Yes, two idols of the libertarian movement who would like, among other things, to get the government involved in forcing women to carry their babies to term and who think its the governments business to determine who can and cannot marry each other.
I enjoy being on a libertarian website that has so many pop-up ads to promote economic liberty (and, hilariously, an ad for Obamacare) that basically anywhere I click brings me to a right-wing fellow traveller website or, you know, healthcare.gov. You guys are doing your part to enroll libertarians in Obamacare...
"Ending the War on Pot is Obama's Last Chance for a Legacy."
-or he could just point out that he ended two brutal, illegal, immoral, and wasteful wars that his predecessor got us into. Or that he ended discrimination against gays in the military. Or that you have a reasonable chance to get married in the country if you are gay. Or that he didn't Bomb, Bomb, Bomb Iran/North Korea/Syria/North Ossetia like a majority of libertarian-loving Republicans wanted him to.
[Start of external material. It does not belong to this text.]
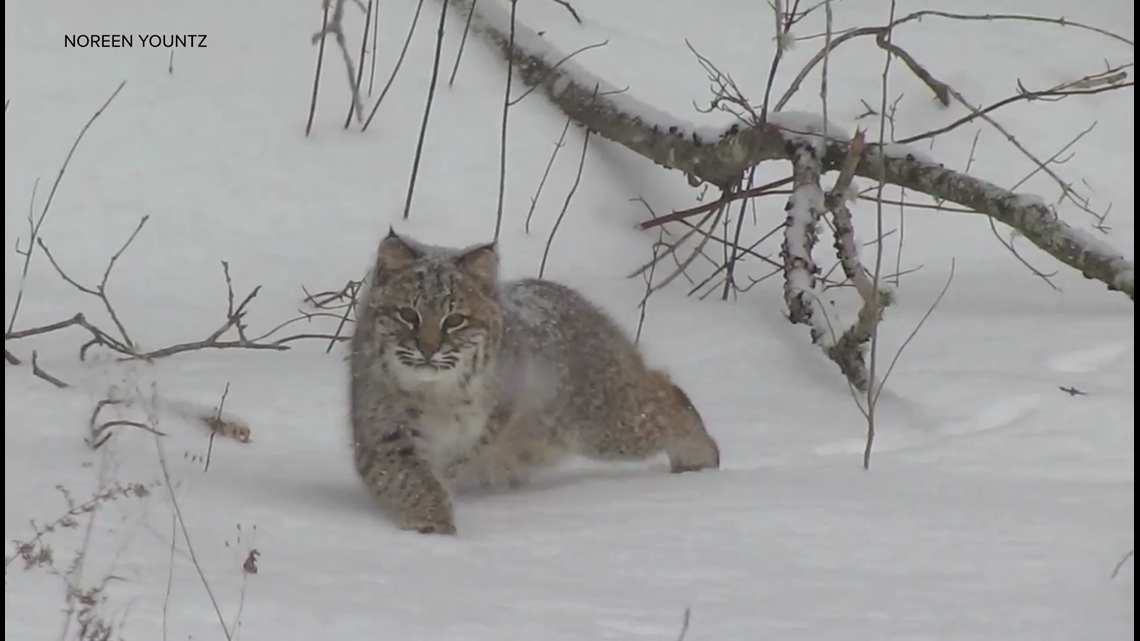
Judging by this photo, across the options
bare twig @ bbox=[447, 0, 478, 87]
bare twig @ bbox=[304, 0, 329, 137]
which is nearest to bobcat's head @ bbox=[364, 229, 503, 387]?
bare twig @ bbox=[304, 0, 329, 137]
Nick, I quite enjoyed the piece here... http://reason.com/archives/201.....am#comment
Can you explain why a President with what should be a defensible record for libertarians gets no love in the comments section to such a reasonable argument? I make the argument that most rank-and-file libertarians are either crackpots, wannabe cult leaders, or Republicans. Is there another explanation that I've missed?